Apart from the writings on the science of Mechanics, the history of which is well known, a number of books have been produced from time to time, having for their subject Machinery. At first, however, the leading principle of classification in these is derived from the purpose for which each machine is designed, and accordingly these books are either confined to machines destined for one particular kind of work, as in the early treatises of Valturius (1472) and Agricola (1550) on warlike and mining machinery respectively; or else they are collections of machines classed and described with reference to the objects for which they are constructed; divided, for example, into machines for raising water, for grinding flour, sawing timber, and so on.

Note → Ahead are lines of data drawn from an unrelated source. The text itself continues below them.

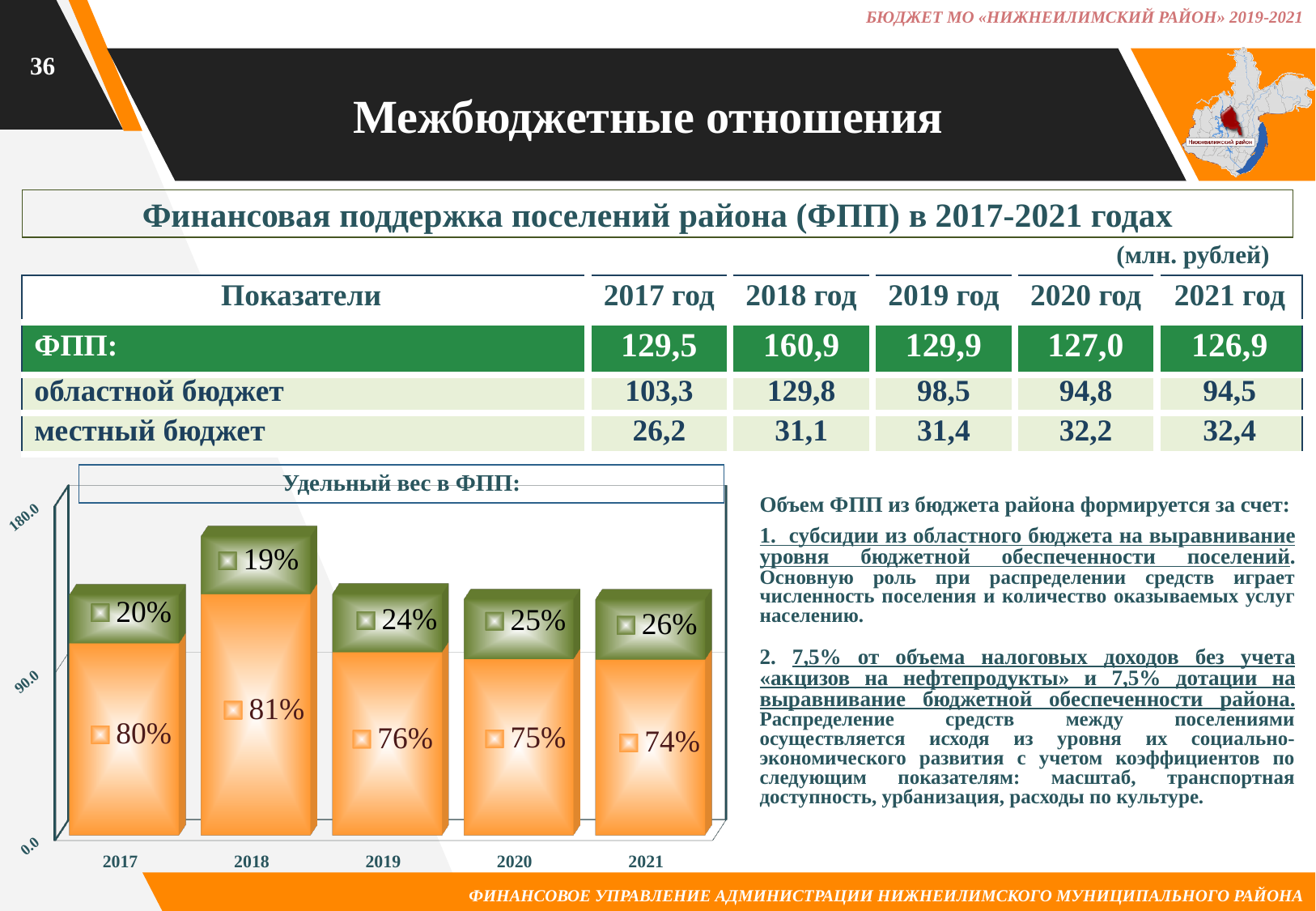
In the chart "Удельный вес в ФПП:", is the green segment value larger for 2019 or for 2021? 2021 In the chart "Удельный вес в ФПП:", what is the value of the green (upper) segment for 2018? 19% In the chart "Удельный вес в ФПП:", which year has the lowest value for the green (upper) segment? 2018 In the chart "Удельный вес в ФПП:", is the top of the 2018 bar greater or less than 90.0 on the vertical axis? greater What type of chart is shown under the heading "Удельный вес в ФПП:"? stacked bar chart In the chart "Удельный вес в ФПП:", what is the difference between the orange segment values for 2017 and 2021? 6 percentage points How many years are shown on the x axis of the chart "Удельный вес в ФПП:"? 5 In the chart "Удельный вес в ФПП:", which year has the highest value for the orange (lower) segment? 2018 In the chart "Удельный вес в ФПП:", what is the value of the orange (lower) segment for 2021? 74% In the chart "Удельный вес в ФПП:", what is the value of the green (upper) segment for 2020? 25% In the chart "Удельный вес в ФПП:", how does the green (upper) segment value change from 2018 to 2021? It rises In the chart "Удельный вес в ФПП:", what is the value of the orange (lower) segment for 2017? 80%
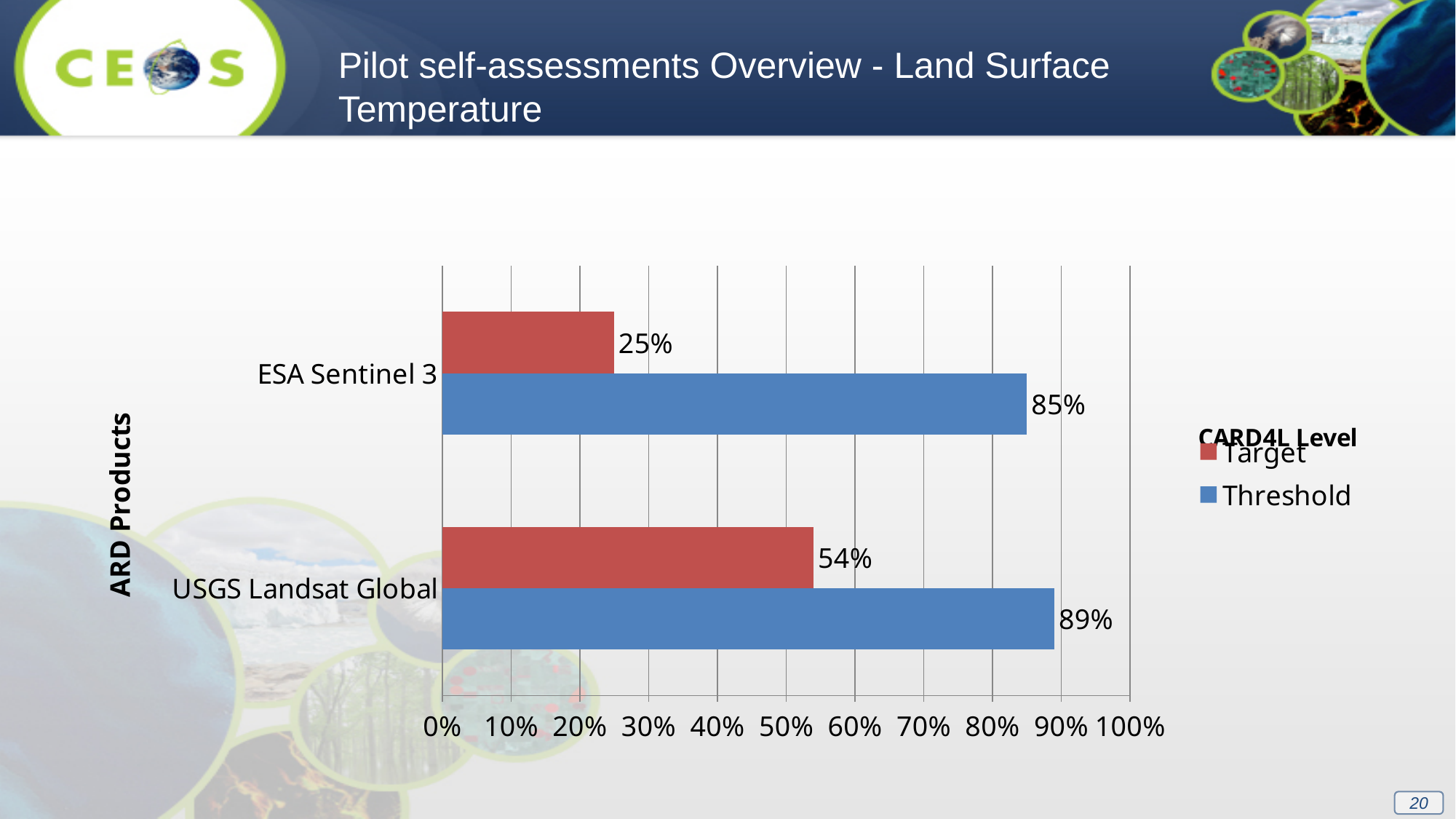
What is the difference between the Target values for USGS Landsat Global and ESA Sentinel 3? 29% What is the Threshold value for ESA Sentinel 3? 85% What is the Threshold value for USGS Landsat Global? 89% Which ARD product has the lower Threshold value? ESA Sentinel 3 What is the difference between the Threshold and Target values for ESA Sentinel 3? 60% Which ARD product has the higher Target value? USGS Landsat Global What kind of chart is shown on the slide? Bar chart What is the Target value for ESA Sentinel 3? 25% How many ARD products are shown on the chart? 2 What is the Target value for USGS Landsat Global? 54% Is the Threshold value for USGS Landsat Global larger than the Threshold value for ESA Sentinel 3? Yes How many series does the legend list? 2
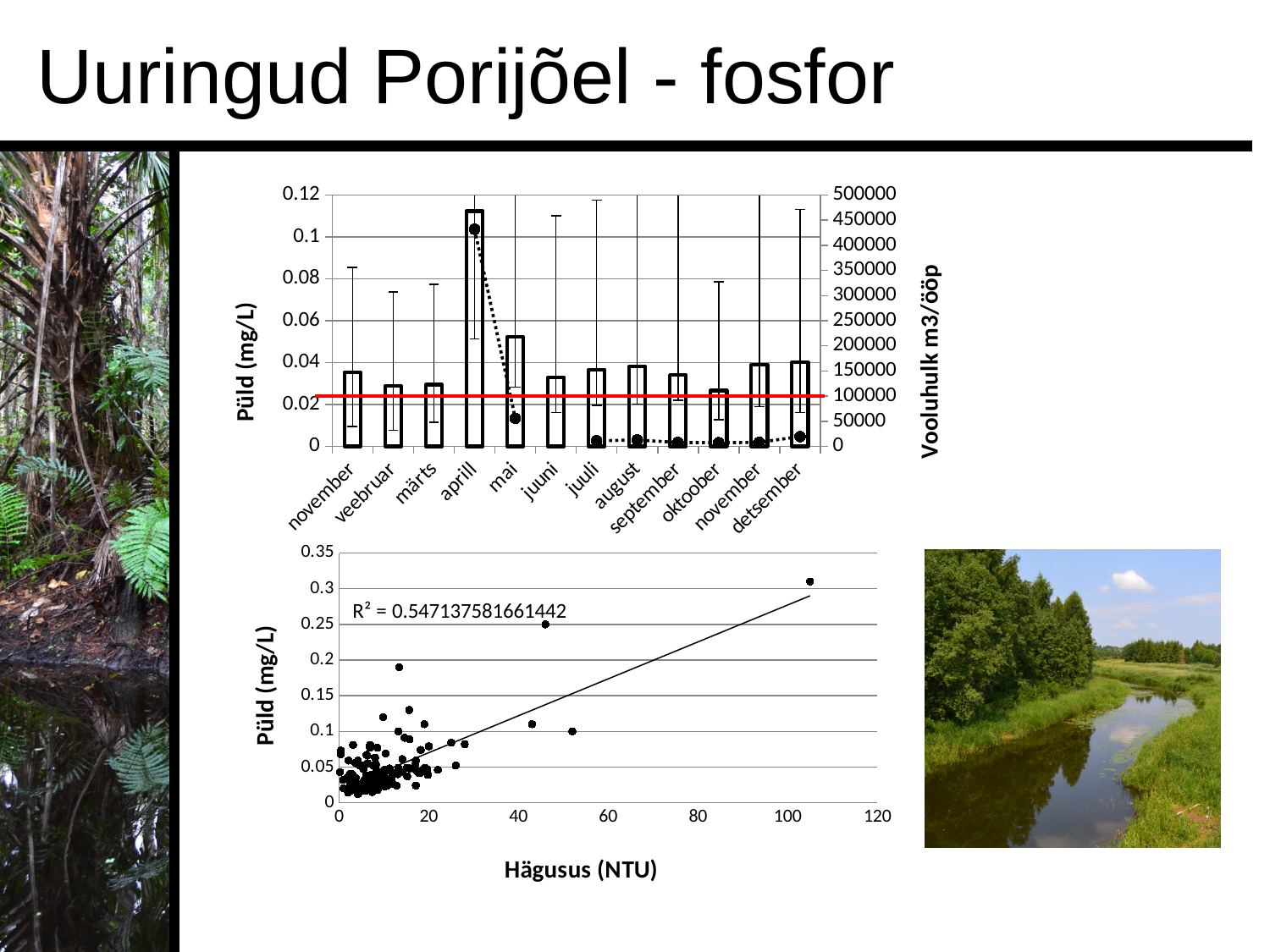
What is the title of the right-hand vertical axis of the top chart? Vooluhulk m3/ööp What kind of chart is the top chart on the slide? combination bar and line chart What R² value is printed on the bottom chart? R² = 0.547137581661442 In the top chart, is the Püld (mg/L) bar for mai greater or less than 0.04? greater In the top chart, is the Püld (mg/L) bar for oktoober greater or less than 0.04? less In the bottom chart, does the fitted trend line rise or fall as Hägusus (NTU) increases? rise What kind of chart is the bottom chart on the slide? scatter chart In the top chart, is the Püld (mg/L) bar for aprill greater or less than 0.1? greater In the top chart, how many month categories are shown on the x axis? 12 In the top chart, which month has the highest Püld (mg/L) bar? aprill In the top chart, which has the larger Püld (mg/L) bar, mai or juuni? mai In the top chart, which has the larger Püld (mg/L) bar, aprill or mai? aprill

The earliest of these collections are the treatises of Besson (1569), Ramelli (1580), Strada (1618), Zonca (1621), Branca (1629), Bockler (1662); and the list might be continued without interruption to the present day.* The voluminous Theatrum Machinarum' (1724) of Leupold, although it falls under the same description, yet in its first volume contains the first attempt to consider the parts of machinery separated from their work, and referred to the modifications of motion. And although these parts are made to follow the usual mechanical powers, and are mixed up with considerations of force, yet we find chapters on the crank, on cams, on machines for converting a circular motion into a rectilinear, or a back and forwards motion, and for converting a back and forwards motion into a continued circular motion, and so on. This must, in fact, be considered as the first attempt to produce a systematic treatise on Mechanism. But the first clear statement of the true principles upon which the science of Kinematics must be based, was made by Euler,

*This list might be preceded by Vitruvius, Book x., the works of Hero and other Greek mechanists, &c. Vide Veterum Mathematicorum Opera. Par. 1693.